One thing I can dismiss pretty quickly is adding a separate scripting language. I’ve seen games do this, and it would make modding a lot smoother in many ways, but it’s just beyond my resources to add. While there might packages on the Asset Store that might make this a lot easier, I wouldn’t be able to include them and keeping CommonCore open-source and ready to go from a git pull is important to me, so I didn’t even look into it. I’ve already written most of my game logic without any of this in mind, anyway. If I’d intended to go this way from the very beginning I would have done all that differently.
I’m not sure how much of that I’ll ever implement, and how much I’ll leave as an exercise for the reader. For the time being, I’m just going to leave it mostly as-is. When I’m done with CommonCore 2.x and moving on to 3.x, I’ll take another look and re-evaluate. I think people need to actually try to use this to get an idea of what the best approach is, and we’ll see if that happens or not.
In addition to the pain points for addon creators mentioned above, there are some limitations and caveats to the addon support:
- It won’t work on IL2CPP and it won’t work without threading, which excludes basically every platform but standalone desktop.
- Everything is loaded at the beginning and kept in memory, so RAM usage will be pretty high with non-trivial addons.
- Loading is not optimized at all- it relies heavily on reflection and generates lots of garbage. Once everything is loaded the performance impact shouldn’t be too bad, though.
- The new ResourceManager is slower than the old nearly-native implementation. Technically not an issue with addon support but worth mentioning here.

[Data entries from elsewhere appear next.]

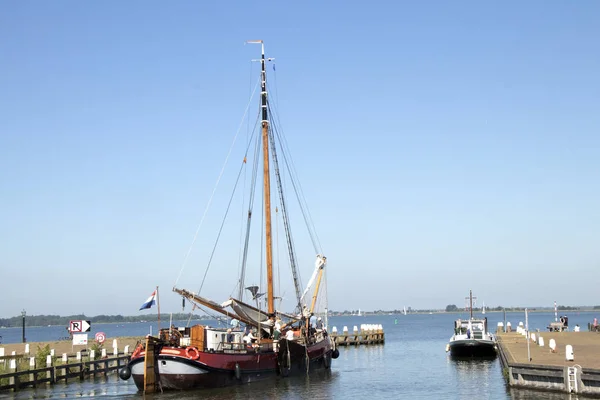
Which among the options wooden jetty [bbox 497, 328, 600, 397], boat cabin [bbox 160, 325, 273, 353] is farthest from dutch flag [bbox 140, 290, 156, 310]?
wooden jetty [bbox 497, 328, 600, 397]

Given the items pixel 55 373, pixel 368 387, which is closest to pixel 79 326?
pixel 55 373

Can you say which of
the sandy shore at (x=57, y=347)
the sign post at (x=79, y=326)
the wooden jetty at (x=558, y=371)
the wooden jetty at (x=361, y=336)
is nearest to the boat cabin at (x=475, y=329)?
the wooden jetty at (x=558, y=371)

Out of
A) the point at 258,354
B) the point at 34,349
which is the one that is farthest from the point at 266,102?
the point at 34,349

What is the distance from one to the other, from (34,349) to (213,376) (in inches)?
1496

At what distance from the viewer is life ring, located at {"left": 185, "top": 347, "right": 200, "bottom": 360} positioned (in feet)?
137

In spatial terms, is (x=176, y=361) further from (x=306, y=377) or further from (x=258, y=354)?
(x=306, y=377)

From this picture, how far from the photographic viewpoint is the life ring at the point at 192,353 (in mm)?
41750

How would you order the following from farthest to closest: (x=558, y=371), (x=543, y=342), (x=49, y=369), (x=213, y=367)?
1. (x=543, y=342)
2. (x=49, y=369)
3. (x=213, y=367)
4. (x=558, y=371)

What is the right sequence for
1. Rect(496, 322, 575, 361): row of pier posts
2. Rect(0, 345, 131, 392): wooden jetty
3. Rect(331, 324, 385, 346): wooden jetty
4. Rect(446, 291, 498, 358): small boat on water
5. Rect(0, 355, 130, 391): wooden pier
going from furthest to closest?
Rect(331, 324, 385, 346): wooden jetty, Rect(446, 291, 498, 358): small boat on water, Rect(0, 345, 131, 392): wooden jetty, Rect(0, 355, 130, 391): wooden pier, Rect(496, 322, 575, 361): row of pier posts

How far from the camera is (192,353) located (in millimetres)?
41844

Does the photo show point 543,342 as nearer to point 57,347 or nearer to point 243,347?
point 243,347

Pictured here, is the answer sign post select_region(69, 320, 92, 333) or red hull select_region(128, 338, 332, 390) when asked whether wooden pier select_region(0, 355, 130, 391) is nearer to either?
sign post select_region(69, 320, 92, 333)

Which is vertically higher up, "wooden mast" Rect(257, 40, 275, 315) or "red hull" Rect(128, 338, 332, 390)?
"wooden mast" Rect(257, 40, 275, 315)

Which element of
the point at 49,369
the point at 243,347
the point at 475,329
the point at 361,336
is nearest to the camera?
the point at 49,369
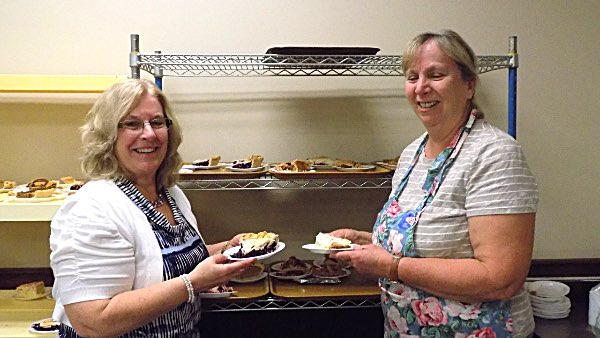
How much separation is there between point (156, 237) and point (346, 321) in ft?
3.94

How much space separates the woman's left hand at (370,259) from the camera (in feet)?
5.47

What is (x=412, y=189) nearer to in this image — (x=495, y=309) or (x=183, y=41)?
(x=495, y=309)

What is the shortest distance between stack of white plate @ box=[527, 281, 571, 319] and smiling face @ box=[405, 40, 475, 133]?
101 centimetres

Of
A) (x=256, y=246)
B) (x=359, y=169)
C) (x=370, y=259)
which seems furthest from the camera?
(x=359, y=169)

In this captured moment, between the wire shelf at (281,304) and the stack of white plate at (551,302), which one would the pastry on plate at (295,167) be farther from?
the stack of white plate at (551,302)

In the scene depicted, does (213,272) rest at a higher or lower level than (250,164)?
lower

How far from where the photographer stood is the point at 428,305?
1.66 meters

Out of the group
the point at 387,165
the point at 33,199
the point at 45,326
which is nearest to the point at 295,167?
the point at 387,165

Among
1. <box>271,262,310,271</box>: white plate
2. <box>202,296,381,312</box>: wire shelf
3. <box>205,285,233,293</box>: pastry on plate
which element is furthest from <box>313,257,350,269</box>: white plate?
<box>205,285,233,293</box>: pastry on plate

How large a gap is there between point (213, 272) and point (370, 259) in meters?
0.48

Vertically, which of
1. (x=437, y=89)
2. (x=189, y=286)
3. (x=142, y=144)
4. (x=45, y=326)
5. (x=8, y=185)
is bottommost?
(x=45, y=326)

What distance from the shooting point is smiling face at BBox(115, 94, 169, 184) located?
161cm

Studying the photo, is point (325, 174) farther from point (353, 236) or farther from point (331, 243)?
point (331, 243)

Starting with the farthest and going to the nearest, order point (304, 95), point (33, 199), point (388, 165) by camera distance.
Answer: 1. point (304, 95)
2. point (388, 165)
3. point (33, 199)
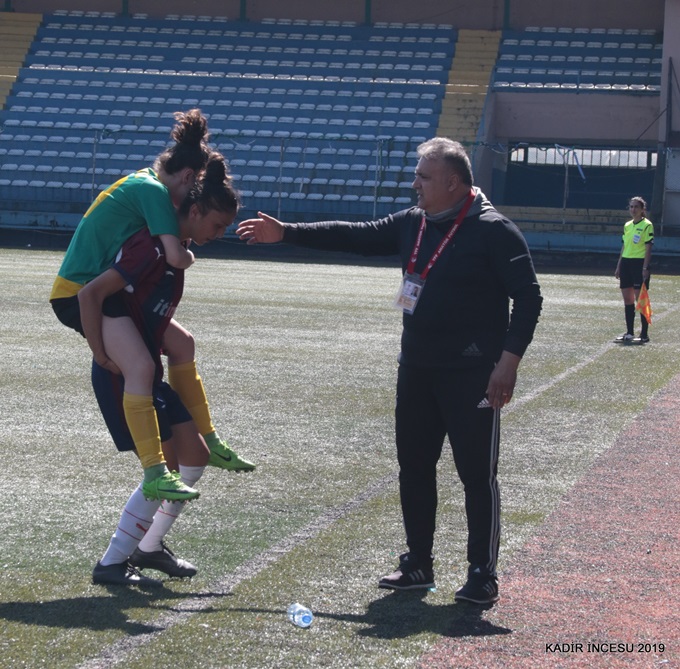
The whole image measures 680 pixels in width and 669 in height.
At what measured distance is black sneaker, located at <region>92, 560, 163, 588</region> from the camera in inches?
176

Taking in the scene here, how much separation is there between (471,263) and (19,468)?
3.18m

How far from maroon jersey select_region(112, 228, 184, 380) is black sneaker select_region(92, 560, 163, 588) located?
0.77 m

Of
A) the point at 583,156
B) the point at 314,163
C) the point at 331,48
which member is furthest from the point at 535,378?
the point at 331,48

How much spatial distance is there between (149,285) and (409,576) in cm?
152

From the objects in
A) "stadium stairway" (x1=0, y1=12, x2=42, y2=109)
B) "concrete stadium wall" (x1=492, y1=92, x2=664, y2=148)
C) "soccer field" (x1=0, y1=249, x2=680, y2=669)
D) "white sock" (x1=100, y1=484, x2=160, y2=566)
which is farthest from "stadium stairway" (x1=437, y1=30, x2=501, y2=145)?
"white sock" (x1=100, y1=484, x2=160, y2=566)

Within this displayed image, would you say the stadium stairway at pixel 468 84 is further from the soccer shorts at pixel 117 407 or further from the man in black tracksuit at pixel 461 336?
the soccer shorts at pixel 117 407

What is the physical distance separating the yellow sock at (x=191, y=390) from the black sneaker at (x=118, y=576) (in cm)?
67

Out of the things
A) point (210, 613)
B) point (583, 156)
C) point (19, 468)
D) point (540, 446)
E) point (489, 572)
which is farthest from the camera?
point (583, 156)

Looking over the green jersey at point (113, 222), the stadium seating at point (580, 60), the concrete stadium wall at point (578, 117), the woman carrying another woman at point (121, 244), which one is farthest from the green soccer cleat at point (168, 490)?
the stadium seating at point (580, 60)

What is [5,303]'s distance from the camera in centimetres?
1570

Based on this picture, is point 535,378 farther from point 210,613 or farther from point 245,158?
point 245,158

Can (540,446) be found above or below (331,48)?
below

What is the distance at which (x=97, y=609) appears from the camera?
417 cm

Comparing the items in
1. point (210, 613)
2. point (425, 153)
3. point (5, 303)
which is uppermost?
point (425, 153)
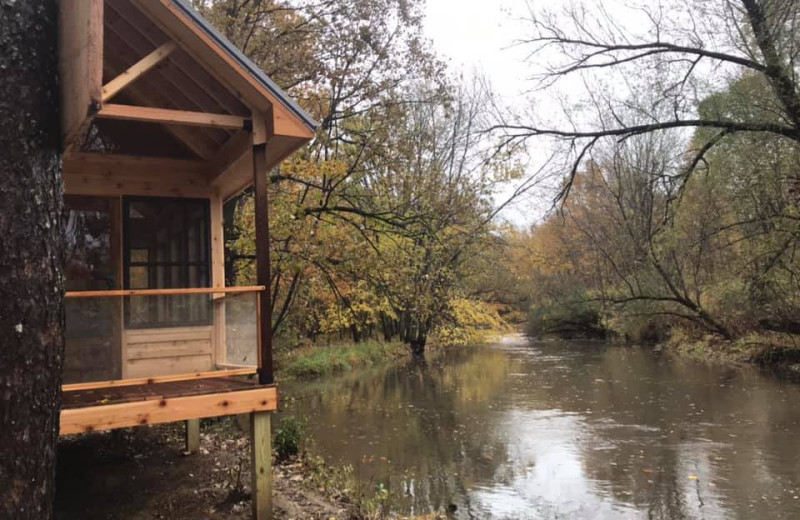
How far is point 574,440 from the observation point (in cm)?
1084

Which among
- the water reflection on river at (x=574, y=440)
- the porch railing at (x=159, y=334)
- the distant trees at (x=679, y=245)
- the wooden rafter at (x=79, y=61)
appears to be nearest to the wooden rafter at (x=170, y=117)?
the porch railing at (x=159, y=334)

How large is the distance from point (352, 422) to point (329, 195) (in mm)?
4697

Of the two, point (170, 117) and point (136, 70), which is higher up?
point (136, 70)

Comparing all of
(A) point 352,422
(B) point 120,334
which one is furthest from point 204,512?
(A) point 352,422

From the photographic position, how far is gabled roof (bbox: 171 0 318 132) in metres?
5.70

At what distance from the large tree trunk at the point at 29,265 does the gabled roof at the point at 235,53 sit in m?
4.01

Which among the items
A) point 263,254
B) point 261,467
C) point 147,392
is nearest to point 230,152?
point 263,254

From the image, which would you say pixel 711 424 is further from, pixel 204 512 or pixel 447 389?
pixel 204 512

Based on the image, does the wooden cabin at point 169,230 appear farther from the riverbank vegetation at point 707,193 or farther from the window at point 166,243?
the riverbank vegetation at point 707,193

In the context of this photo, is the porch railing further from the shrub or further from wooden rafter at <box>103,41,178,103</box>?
the shrub

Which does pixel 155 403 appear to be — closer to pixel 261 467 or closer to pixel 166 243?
pixel 261 467

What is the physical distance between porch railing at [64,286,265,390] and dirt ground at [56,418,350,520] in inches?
47.6

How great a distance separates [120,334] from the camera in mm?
6305

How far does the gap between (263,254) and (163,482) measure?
2.91 meters
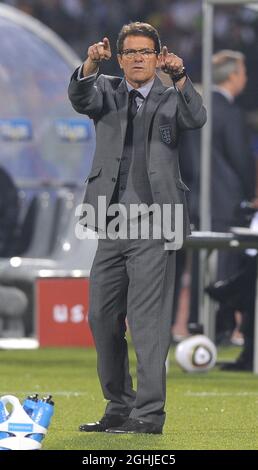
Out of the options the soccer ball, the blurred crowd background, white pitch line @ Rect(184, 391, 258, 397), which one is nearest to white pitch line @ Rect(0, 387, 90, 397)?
white pitch line @ Rect(184, 391, 258, 397)

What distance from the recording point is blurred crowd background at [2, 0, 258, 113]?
77.9ft

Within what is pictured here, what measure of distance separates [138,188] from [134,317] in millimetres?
585

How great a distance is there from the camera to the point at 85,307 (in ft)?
43.7

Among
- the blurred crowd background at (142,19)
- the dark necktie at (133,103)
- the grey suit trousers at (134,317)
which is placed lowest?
the grey suit trousers at (134,317)

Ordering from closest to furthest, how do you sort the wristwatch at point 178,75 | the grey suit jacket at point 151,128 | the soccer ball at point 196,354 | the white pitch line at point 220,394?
the wristwatch at point 178,75 < the grey suit jacket at point 151,128 < the white pitch line at point 220,394 < the soccer ball at point 196,354

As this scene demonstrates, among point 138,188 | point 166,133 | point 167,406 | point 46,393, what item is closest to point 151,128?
point 166,133

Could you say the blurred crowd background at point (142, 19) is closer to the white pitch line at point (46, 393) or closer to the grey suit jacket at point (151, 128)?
the white pitch line at point (46, 393)

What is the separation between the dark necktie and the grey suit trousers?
0.57 metres

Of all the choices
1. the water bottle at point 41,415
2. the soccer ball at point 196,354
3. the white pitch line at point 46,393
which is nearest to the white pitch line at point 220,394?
the white pitch line at point 46,393

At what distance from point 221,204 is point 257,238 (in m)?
3.11

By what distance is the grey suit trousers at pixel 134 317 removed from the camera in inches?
288

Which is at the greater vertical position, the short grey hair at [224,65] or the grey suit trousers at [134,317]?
the short grey hair at [224,65]

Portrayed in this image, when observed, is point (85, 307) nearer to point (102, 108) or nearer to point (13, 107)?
point (13, 107)

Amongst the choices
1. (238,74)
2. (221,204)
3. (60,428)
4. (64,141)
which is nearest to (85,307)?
(221,204)
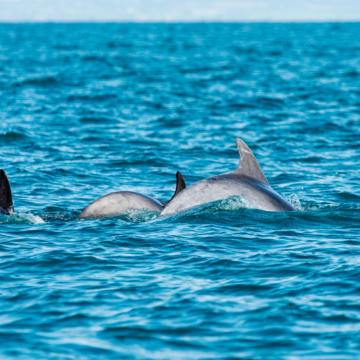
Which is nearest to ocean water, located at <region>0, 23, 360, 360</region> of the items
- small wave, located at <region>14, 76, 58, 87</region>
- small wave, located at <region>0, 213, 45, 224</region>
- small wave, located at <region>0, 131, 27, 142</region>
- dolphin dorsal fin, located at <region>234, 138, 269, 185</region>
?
small wave, located at <region>0, 213, 45, 224</region>

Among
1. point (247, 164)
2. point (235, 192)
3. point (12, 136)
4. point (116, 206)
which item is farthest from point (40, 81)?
point (235, 192)

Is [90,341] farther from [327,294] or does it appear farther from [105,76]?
[105,76]

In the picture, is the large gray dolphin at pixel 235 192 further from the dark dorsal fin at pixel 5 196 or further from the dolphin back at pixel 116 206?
the dark dorsal fin at pixel 5 196

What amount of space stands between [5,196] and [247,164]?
453 cm

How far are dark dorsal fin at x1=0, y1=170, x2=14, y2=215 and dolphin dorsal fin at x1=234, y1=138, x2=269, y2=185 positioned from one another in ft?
13.9

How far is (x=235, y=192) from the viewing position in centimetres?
1391

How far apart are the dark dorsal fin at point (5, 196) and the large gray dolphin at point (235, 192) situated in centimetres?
289

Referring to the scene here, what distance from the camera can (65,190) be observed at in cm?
1834

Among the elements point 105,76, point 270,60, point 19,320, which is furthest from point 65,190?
point 270,60

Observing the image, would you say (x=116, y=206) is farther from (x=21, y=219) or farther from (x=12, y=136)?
(x=12, y=136)

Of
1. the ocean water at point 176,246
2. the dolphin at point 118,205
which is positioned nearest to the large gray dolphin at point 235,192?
the ocean water at point 176,246

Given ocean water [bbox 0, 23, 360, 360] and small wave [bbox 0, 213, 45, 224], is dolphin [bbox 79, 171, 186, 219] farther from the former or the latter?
small wave [bbox 0, 213, 45, 224]

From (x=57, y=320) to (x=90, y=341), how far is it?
2.72ft

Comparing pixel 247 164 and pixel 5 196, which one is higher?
pixel 247 164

- Addon code runs without restrictions. In my opinion you should always consider mods running with the same permissions as their containing process but I don’t even pretend here.
Because I know this will come up: why the term addons and not mods or plugins? I didn’t want to call them plugins, because that already has a specific meaning in the Unity world. I already have CommonCore tags and Unity Tags, and didn’t want to repeat anything like that. I was going to just call them mods originally, but mods sounds very similar to modules which is a term with a specific CommonCore meaning. Besides, not every addon will be a mod- I might use them internally. So addons it is.
My favourite “eureka moment”. Dialogue file and character sprite loaded at runtime.
I’ll end this with my usual disclaimer. This is my experience, this is how I did it, this is not a guide or tutorial. There are probably experts reading through this and cringing at every second sentence. And honestly, I’m not sure how addons will ever exist. But was really exciting to finally get a feature I’ve wanted for years actually working, and I learned a lot from the process.